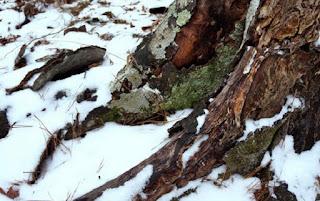 Найближчої доби погоду в Україні визначатиме холодна арктична повітряна маса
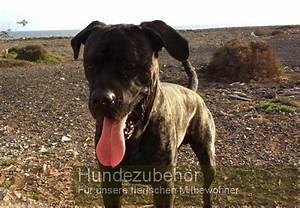 Hunde Sachen Kaufen : hundezubeh r tolle sachen f r jeden hund n tzliche sachen f r den hund ~ Watch28wear.com Haus und Dekorationen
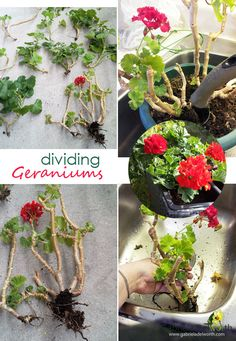 Gabriela Delworth Designs: Dividing Geraniums: Take new clippings and make new plants Overwintering Geraniums, Growing Geraniums, Geraniums Garden, Growing Flowers, Planting Flowers, Red Geraniums, Container Gardening Vegetables, Succulents In Containers, Container Flowers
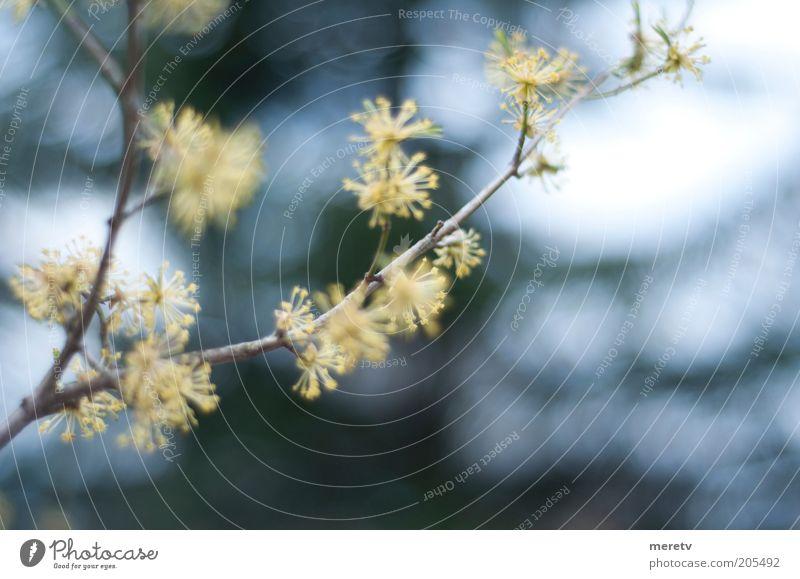 Natur weiß blau schön Pflanze Blume Einsamkeit gelb Blüte Frühling träumen gold frei natürlich wild Sträucher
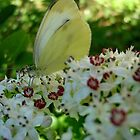 White butterfly by Ana Belaj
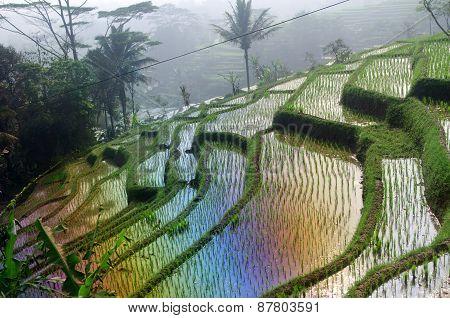 Terrace Rice Fields On Java, Indonesia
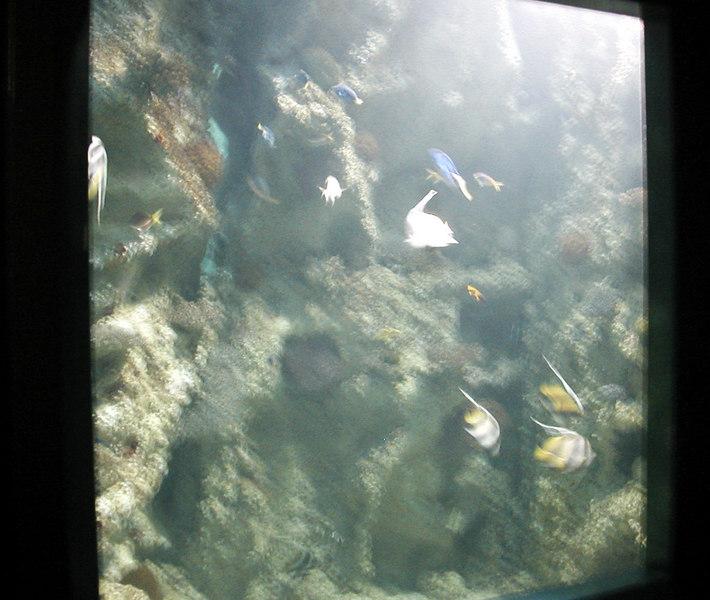 56.  Sydney Aquarium.JPG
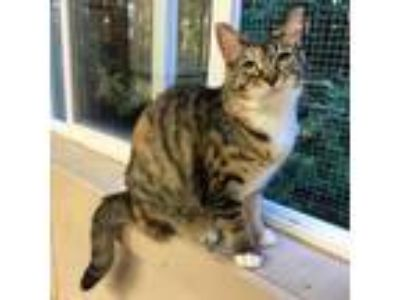 Adopt Samantha a Domestic Medium Hair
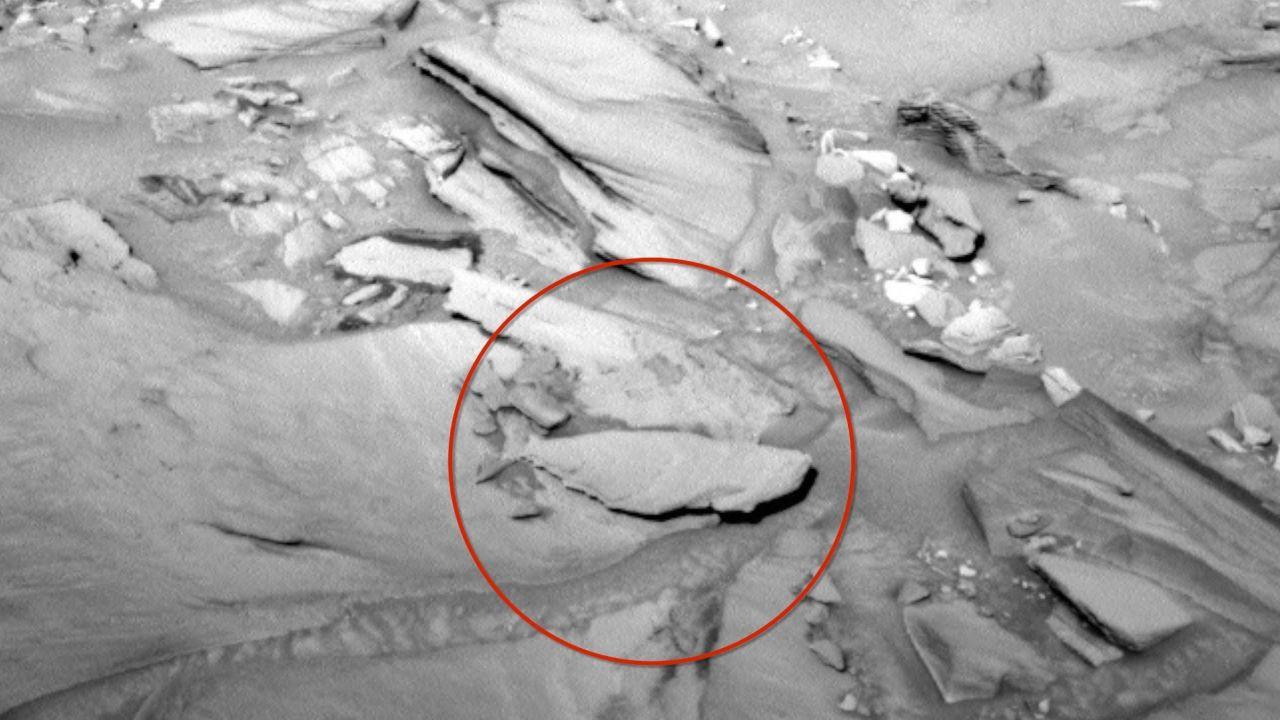 Mars'ta Balık Fosili mi Bulundu? | Karnaval.com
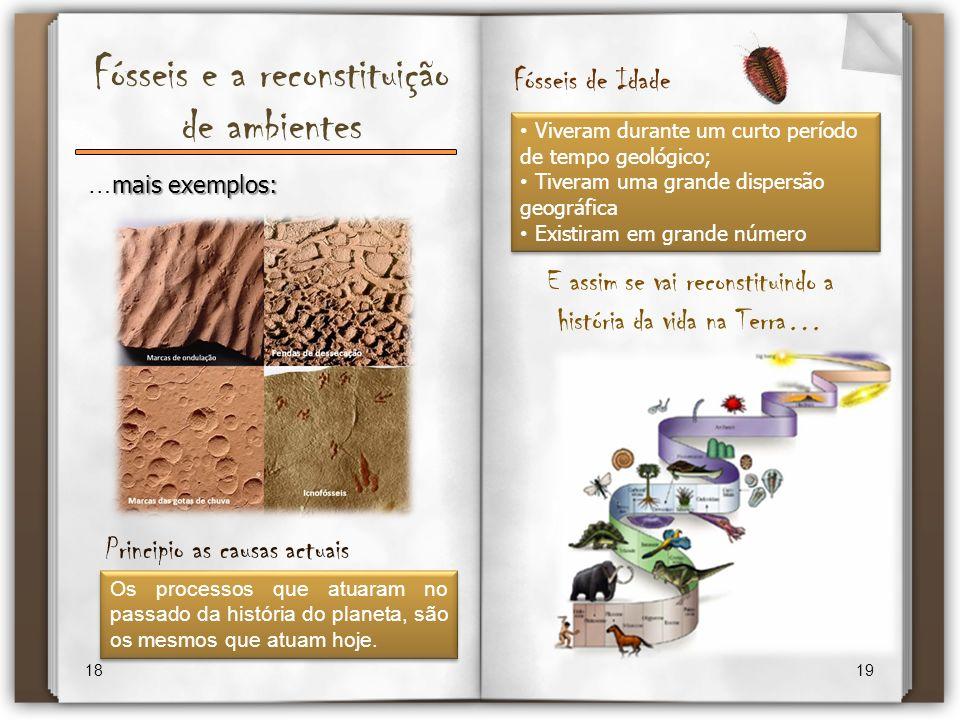 Fósseis e a reconstituição de ambientes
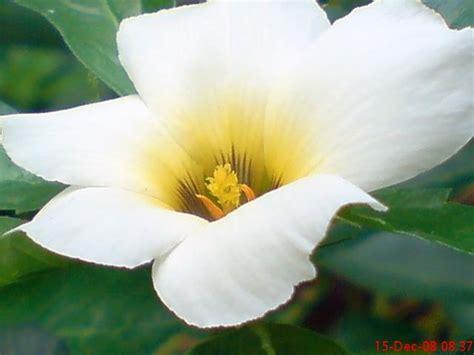 Pot 12 5 Gram Pp Bunga Putih bunga mekar pagi jeprat jepret hape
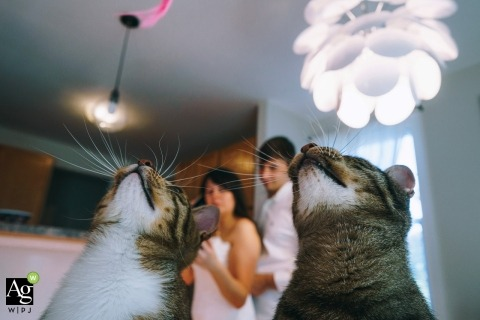 Bronx creative wedding photography | detail of cats looking up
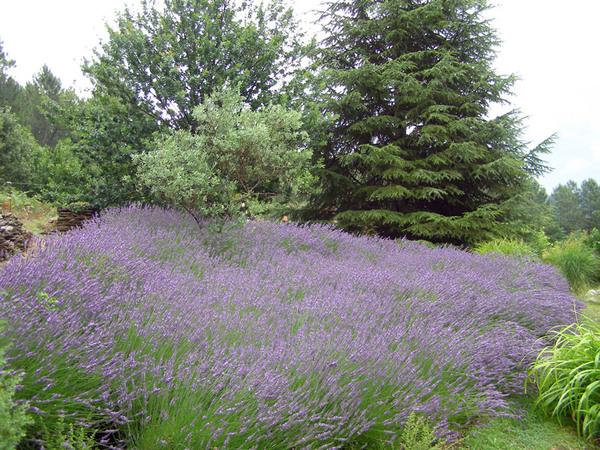 Lavender, Mas de l'Abri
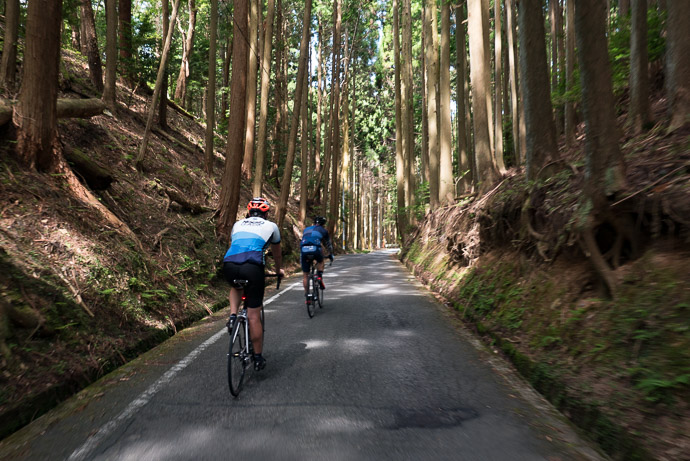 Top of the Atago Climb -- Kyoto, Japan -- Copyright 2017 Jeffrey Friedl, http://regex.info/blog/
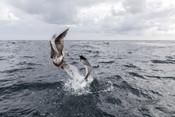 Seagulls catching food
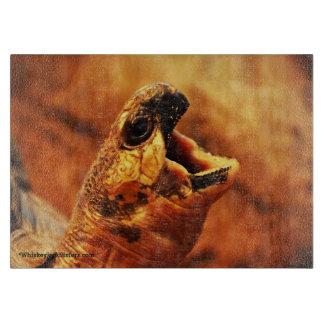 Yawning Radiated Tortoise Cutting Board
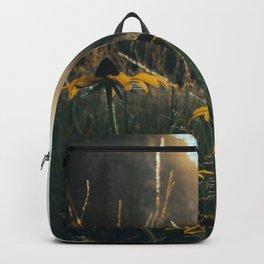 Daisy Meadow in Yosemite Backpack
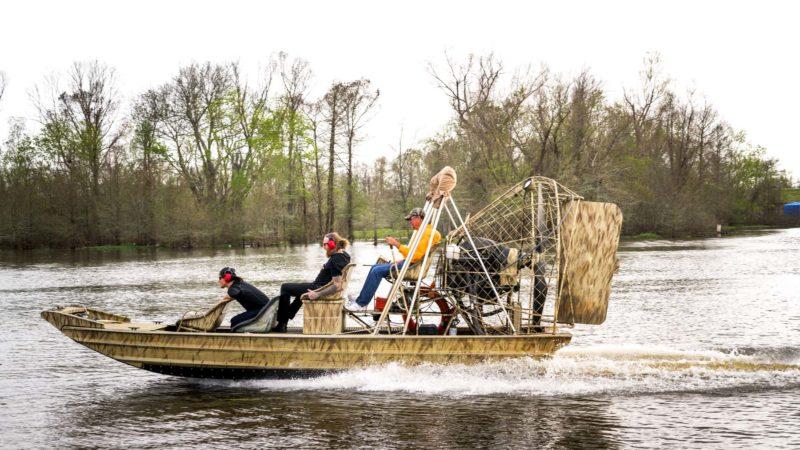 Louisiana: Crescent City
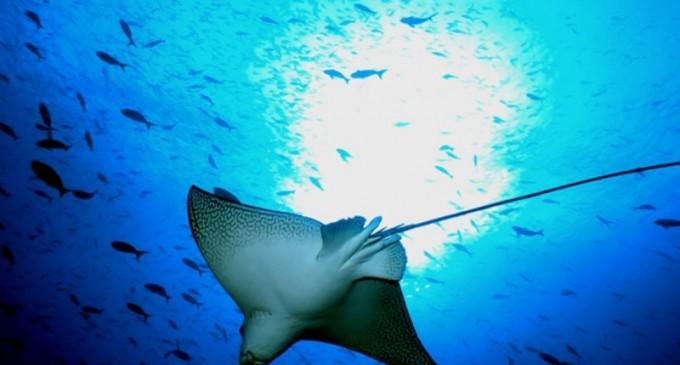 Rezervația naturală Galapagos este amenințată de navele de pescuit ale Chinei – Terra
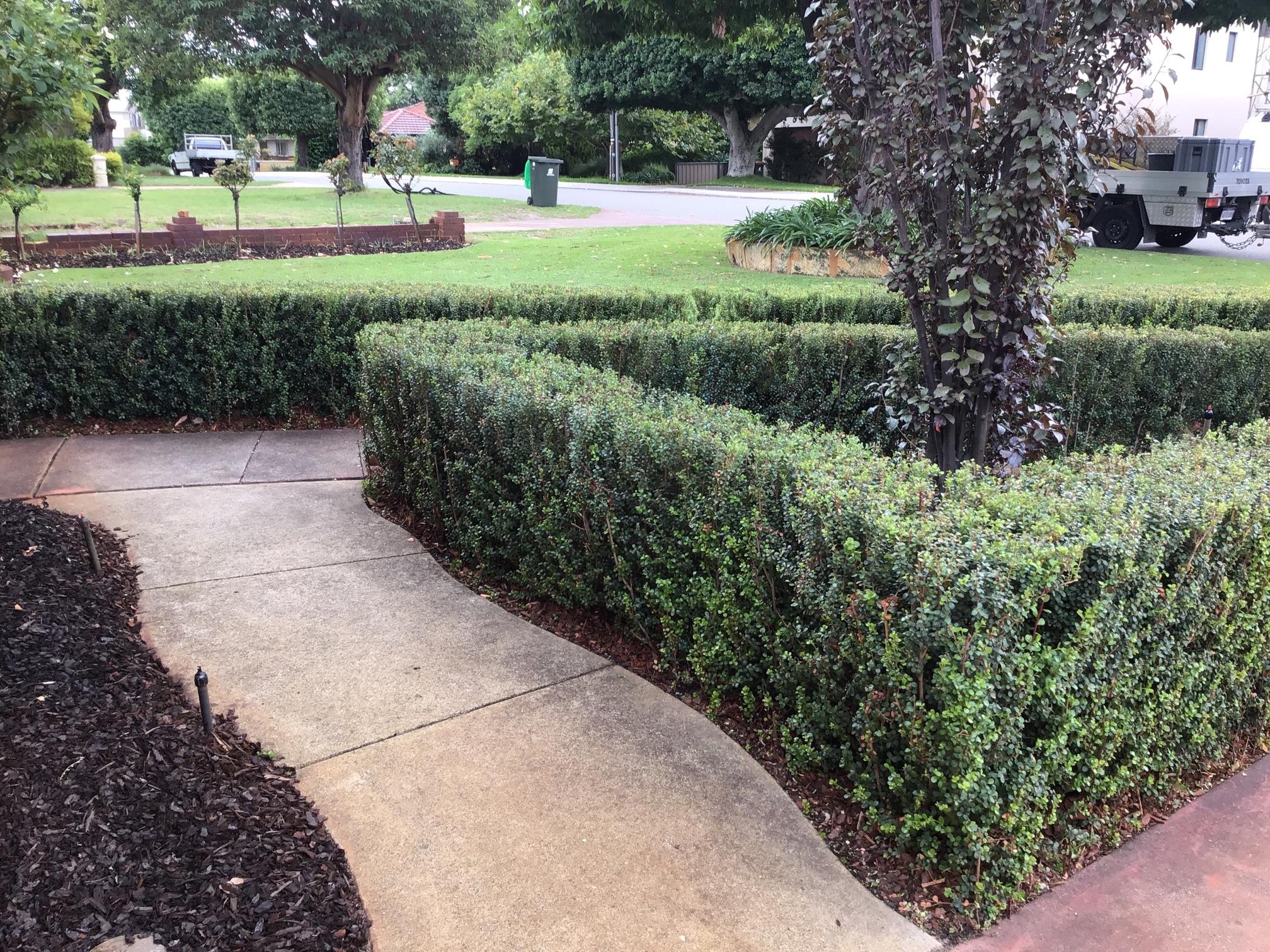 Small Modern Front Yard Landscaping Ideas Grass
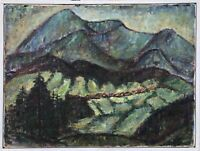 Hugo Knobloch 1928 Rostock Altvatergebirge Alta Gesenke República Checa Polonia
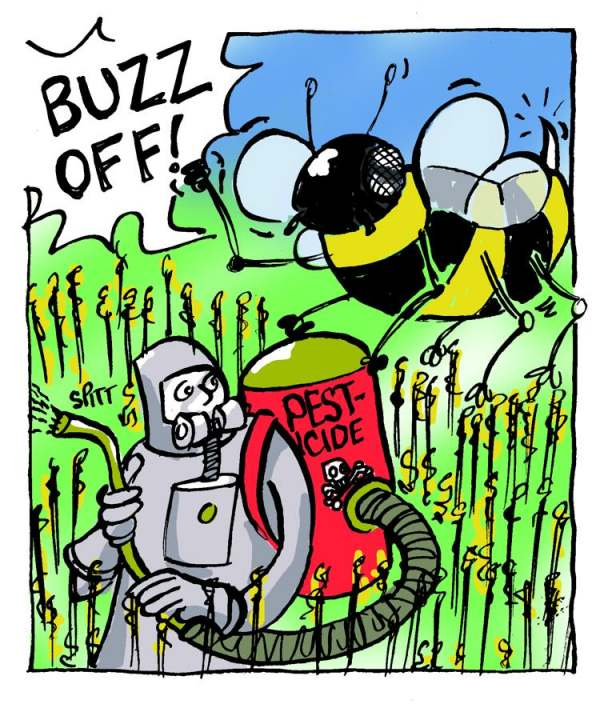 Image: bee chasing pesticide spray he says buzz off!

What is required.
The answer must be an exact copy of the entries, with the pictures omitted.

Answer to the problem.
 Найближчої доби погоду в Україні визначатиме холодна арктична повітряна маса
 Hunde Sachen Kaufen : hundezubeh r tolle sachen f r jeden hund n tzliche sachen f r den hund ~ Watch28wear.com Haus und Dekorationen
 Gabriela Delworth Designs: Dividing Geraniums: Take new clippings and make new plants Overwintering Geraniums, Growing Geraniums, Geraniums Garden, Growing Flowers, Planting Flowers, Red Geraniums, Container Gardening Vegetables, Succulents In Containers, Container Flowers
 Natur weiß blau schön Pflanze Blume Einsamkeit gelb Blüte Frühling träumen gold frei natürlich wild Sträucher
 White butterfly by Ana Belaj
 Terrace Rice Fields On Java, Indonesia
 56.  Sydney Aquarium.JPG
 Adopt Samantha a Domestic Medium Hair
 Mars'ta Balık Fosili mi Bulundu? | Karnaval.com
 Fósseis e a reconstituição de ambientes
 Pot 12 5 Gram Pp Bunga Putih bunga mekar pagi jeprat jepret hape
 Bronx creative wedding photography | detail of cats looking up
 Lavender, Mas de l'Abri
 Top of the Atago Climb -- Kyoto, Japan -- Copyright 2017 Jeffrey Friedl, http://regex.info/blog/
 Seagulls catching food
 Yawning Radiated Tortoise Cutting Board
 Daisy Meadow in Yosemite Backpack
 Louisiana: Crescent City
 Rezervația naturală Galapagos este amenințată de navele de pescuit ale Chinei – Terra
 Small Modern Front Yard Landscaping Ideas Grass
 Hugo Knobloch 1928 Rostock Altvatergebirge Alta Gesenke República Checa Polonia
 Image: bee chasing pesticide spray he says buzz off!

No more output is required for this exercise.